10. 'Why have I never heard this stuff before?'- Are you kidding me? Lol. If I had $1 for every time someone has presented one of these arguments to me, I'd be a millionaire by now. This explains a lot though. So many Christians still believe that the reason we don't believe is because we haven't sat down and really listened to or considered their arguments. In reality it's the opposite that is true. Many Christians have never bothered to take the time to listen to and analyze what people who disagree with them have to say. Instead they will say that what they believe are 'well established historical facts' But any basic internet search will show you that there are numerous websites and volumes of publications by various scholars ( and not just atheists) out there, contesting the truth of these ‘facts’ with well grounded, rational arguments.
11. It's scary to believe- This one is also mind boggling. What would be scary about finding out that Jesus rose from the dead 2000 years ago?

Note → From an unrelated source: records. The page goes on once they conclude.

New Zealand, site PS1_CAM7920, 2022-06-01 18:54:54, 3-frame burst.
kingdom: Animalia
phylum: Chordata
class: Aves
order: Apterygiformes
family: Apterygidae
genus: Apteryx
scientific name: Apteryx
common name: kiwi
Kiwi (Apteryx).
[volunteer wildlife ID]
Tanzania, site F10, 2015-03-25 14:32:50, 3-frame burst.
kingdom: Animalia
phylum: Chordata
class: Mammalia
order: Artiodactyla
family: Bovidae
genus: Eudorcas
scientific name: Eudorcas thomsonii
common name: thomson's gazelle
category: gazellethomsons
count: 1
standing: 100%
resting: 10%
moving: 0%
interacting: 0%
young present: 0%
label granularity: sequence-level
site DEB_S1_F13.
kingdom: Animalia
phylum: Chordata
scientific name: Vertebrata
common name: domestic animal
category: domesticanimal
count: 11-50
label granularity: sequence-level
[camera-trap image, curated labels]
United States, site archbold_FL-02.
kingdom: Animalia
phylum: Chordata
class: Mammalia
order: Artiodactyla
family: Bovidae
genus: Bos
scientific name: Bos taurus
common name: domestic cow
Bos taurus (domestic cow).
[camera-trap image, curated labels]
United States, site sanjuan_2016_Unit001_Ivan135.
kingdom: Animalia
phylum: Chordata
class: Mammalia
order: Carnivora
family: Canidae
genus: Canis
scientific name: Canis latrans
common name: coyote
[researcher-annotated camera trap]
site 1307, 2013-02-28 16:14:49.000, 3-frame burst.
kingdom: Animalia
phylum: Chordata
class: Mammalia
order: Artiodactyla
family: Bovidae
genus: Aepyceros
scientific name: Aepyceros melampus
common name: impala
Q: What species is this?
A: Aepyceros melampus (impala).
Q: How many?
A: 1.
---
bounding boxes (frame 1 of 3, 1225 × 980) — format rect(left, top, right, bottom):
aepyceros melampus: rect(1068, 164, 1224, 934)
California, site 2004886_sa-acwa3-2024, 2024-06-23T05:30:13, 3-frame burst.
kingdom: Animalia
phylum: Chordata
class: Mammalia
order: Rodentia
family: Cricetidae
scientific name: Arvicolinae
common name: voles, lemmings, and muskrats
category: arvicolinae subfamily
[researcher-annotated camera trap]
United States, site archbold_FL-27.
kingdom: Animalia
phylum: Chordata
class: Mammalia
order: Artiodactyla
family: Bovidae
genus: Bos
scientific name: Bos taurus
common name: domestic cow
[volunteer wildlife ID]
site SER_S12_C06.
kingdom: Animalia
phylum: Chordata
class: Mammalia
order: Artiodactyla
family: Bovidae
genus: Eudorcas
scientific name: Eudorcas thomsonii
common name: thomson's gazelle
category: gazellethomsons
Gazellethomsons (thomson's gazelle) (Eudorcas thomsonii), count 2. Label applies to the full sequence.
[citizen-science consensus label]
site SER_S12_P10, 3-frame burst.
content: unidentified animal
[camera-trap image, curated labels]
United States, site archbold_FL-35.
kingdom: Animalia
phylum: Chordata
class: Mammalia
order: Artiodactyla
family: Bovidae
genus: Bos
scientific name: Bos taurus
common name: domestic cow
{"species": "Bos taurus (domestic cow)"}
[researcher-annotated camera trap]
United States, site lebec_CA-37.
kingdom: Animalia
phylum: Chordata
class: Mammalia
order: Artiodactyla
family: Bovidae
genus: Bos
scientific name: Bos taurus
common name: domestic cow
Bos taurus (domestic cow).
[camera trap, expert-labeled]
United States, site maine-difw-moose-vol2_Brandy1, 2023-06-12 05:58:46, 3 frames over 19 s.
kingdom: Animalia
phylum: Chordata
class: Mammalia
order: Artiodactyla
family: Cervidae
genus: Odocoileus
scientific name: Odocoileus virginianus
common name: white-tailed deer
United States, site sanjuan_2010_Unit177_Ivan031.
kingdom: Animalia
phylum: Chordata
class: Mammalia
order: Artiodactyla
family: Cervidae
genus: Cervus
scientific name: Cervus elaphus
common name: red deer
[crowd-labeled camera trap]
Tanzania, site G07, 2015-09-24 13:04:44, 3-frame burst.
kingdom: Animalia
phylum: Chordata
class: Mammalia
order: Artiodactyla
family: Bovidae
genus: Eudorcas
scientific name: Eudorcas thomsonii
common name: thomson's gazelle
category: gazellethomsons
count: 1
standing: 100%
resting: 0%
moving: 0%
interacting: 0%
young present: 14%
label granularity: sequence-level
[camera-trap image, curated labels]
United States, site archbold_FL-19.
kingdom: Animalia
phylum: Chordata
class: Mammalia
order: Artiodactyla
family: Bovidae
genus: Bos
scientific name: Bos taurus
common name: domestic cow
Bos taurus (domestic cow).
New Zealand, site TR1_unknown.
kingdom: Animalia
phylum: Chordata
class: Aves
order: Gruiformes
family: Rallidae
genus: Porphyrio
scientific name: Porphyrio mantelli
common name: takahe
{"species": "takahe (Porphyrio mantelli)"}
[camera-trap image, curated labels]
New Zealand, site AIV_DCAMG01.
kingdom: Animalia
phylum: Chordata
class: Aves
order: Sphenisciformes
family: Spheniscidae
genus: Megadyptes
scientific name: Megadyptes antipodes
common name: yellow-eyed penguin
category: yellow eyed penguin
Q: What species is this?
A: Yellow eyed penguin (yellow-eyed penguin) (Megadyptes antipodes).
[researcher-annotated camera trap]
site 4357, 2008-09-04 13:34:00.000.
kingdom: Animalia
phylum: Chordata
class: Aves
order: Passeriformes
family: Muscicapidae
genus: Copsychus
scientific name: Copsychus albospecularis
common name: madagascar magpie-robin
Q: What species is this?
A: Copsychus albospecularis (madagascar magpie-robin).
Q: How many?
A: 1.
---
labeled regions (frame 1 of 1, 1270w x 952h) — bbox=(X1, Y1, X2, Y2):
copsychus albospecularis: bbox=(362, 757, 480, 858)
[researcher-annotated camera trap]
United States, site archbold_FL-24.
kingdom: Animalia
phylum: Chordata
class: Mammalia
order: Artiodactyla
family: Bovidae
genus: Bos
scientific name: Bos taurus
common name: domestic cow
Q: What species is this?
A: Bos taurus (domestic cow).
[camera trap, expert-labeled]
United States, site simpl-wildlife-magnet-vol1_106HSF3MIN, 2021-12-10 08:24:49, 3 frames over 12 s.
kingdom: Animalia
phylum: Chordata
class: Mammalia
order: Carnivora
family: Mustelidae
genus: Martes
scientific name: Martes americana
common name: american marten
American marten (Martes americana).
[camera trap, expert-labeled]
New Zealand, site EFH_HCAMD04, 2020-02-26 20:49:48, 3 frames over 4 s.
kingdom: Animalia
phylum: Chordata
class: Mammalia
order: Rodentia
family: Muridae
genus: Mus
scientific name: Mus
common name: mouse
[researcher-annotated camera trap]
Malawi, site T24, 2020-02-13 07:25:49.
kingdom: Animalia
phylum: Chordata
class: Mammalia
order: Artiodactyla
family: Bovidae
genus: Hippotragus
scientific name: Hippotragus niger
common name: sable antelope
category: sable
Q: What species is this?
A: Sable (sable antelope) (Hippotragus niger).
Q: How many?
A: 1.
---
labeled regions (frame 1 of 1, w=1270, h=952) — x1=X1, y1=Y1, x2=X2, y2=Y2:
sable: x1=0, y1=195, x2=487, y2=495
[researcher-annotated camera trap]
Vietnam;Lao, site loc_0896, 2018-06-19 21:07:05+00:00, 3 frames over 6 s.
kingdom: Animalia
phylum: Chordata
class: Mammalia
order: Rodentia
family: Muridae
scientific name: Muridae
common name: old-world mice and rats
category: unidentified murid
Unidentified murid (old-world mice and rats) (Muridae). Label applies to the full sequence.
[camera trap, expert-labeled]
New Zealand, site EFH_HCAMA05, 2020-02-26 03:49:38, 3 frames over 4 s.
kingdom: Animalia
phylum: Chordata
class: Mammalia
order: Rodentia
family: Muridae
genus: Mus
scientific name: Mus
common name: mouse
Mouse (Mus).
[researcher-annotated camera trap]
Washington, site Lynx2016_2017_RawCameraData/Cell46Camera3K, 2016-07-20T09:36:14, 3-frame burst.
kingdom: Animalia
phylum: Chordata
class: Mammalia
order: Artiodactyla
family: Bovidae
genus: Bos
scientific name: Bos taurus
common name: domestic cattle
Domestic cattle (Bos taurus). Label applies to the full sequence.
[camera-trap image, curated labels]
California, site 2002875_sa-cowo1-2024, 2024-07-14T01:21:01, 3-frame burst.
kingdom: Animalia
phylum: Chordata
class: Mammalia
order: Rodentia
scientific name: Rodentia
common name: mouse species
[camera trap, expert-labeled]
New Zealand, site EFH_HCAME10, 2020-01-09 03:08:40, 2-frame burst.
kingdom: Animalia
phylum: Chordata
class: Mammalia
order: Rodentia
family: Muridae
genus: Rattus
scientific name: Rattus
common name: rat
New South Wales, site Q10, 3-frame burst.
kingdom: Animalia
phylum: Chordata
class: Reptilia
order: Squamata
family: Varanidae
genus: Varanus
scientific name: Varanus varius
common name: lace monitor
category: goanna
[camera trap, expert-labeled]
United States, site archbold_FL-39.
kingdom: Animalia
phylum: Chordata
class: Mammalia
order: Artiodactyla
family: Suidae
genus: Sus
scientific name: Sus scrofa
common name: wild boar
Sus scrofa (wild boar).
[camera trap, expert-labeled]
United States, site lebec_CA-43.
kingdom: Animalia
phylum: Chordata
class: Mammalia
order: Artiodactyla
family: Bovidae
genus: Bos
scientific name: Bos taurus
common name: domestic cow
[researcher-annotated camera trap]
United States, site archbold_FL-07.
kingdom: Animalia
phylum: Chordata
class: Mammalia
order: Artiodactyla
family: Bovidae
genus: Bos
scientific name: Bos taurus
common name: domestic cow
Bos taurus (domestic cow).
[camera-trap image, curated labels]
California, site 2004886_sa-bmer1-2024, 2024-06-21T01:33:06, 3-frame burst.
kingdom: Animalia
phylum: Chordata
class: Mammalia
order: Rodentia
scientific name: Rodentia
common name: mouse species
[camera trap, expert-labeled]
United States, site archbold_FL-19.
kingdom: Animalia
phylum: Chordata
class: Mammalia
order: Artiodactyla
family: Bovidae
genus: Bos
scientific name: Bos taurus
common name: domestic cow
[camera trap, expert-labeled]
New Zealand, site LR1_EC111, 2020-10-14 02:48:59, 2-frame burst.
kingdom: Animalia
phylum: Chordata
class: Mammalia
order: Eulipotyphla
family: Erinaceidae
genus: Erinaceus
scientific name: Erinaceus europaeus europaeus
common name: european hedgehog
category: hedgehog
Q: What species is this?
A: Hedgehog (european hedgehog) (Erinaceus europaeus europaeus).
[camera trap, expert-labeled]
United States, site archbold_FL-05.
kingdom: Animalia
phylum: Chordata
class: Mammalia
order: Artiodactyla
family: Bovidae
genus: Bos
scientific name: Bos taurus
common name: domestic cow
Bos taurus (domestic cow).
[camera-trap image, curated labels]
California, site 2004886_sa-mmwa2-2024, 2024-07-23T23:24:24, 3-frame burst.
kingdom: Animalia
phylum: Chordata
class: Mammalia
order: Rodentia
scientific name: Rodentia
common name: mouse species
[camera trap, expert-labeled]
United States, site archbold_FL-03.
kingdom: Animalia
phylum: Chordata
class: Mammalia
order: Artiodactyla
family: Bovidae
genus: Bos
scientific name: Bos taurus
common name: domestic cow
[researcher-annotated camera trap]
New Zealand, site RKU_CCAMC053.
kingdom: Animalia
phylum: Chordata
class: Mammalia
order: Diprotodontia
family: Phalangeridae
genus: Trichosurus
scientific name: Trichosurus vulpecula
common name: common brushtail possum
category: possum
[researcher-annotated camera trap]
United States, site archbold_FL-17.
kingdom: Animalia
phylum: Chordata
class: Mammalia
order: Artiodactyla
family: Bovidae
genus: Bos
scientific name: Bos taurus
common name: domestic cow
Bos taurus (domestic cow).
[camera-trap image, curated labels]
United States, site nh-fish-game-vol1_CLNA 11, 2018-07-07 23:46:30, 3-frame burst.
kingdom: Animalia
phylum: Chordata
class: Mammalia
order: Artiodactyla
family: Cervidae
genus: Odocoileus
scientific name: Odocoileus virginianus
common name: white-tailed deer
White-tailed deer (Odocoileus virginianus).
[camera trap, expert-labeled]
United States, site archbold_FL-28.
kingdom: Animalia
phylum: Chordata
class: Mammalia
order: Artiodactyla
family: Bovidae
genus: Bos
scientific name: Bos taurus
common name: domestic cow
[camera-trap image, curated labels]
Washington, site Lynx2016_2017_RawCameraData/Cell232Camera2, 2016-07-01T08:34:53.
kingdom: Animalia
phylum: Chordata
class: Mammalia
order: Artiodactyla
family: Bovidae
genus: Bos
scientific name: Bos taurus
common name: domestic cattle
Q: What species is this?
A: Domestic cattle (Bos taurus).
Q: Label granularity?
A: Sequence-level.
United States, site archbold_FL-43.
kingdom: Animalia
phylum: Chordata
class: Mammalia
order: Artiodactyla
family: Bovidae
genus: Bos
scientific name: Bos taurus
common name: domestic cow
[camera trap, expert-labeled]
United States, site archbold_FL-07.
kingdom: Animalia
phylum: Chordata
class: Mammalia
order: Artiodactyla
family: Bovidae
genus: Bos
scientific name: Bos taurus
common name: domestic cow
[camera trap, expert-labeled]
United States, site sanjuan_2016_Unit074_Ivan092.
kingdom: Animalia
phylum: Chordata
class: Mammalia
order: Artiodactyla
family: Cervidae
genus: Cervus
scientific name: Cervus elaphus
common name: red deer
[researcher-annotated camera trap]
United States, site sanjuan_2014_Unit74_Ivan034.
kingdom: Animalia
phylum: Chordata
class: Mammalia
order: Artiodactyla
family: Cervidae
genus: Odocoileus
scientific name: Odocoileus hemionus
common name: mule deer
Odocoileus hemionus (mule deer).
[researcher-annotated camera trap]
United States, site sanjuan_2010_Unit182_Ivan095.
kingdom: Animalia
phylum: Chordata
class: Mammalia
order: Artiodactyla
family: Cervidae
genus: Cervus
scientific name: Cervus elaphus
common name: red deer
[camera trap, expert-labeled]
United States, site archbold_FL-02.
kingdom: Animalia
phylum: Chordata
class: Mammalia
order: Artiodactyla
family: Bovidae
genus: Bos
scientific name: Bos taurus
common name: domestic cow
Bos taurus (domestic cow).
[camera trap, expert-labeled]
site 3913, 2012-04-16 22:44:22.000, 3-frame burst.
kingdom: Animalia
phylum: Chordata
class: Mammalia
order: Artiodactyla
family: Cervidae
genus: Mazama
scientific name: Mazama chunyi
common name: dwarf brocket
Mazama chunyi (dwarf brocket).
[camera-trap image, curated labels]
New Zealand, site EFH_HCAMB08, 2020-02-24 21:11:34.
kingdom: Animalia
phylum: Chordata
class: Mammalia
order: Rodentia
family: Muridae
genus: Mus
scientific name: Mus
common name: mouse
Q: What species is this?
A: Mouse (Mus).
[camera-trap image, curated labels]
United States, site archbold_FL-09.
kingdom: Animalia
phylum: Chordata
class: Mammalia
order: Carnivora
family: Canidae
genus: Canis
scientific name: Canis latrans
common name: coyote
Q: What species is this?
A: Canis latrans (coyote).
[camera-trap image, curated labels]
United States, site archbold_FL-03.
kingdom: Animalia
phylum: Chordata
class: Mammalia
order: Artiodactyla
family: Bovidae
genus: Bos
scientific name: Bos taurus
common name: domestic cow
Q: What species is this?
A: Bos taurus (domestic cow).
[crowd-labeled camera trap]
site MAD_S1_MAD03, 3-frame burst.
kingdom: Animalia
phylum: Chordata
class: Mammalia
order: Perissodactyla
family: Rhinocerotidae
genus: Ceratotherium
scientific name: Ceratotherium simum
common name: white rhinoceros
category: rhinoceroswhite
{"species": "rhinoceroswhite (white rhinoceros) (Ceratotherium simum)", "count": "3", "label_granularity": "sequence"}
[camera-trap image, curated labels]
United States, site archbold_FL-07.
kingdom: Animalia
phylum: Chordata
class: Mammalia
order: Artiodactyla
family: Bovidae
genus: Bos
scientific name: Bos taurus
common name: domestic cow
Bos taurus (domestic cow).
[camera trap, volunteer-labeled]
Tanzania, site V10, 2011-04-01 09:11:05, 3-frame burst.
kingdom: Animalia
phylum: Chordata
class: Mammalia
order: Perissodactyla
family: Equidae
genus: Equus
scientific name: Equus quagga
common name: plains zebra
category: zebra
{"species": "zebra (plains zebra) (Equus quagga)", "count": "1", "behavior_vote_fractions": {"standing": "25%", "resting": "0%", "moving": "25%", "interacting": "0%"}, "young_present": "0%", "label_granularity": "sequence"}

Indeed, if we were to verify that this event happened that would be a 'game changer' as said in the video. Who wouldn't want to know and understand the details of that resurrection if it were true? I certainly would and so would all the atheists that I know.
12. It's a game changer and therefore hard to think of objectively- This is delicious irony. Adding the ‘game changer’ statement is what actually removes the objectivity, and that’s what the Christian is doing here, not the atheist. In considering whether something is true or false, all that matters is the evidence to support it. The implications or consequences if the claim is true are irrelevant. To bring those issues into the argument biases the argument and therefore takes away the objectivity. So, my advice to the Christian here would be to forget about all those things that make the belief desirable and concentrate on the evidence that supports it as truth. That is of course assuming that finding truth is his overall objective.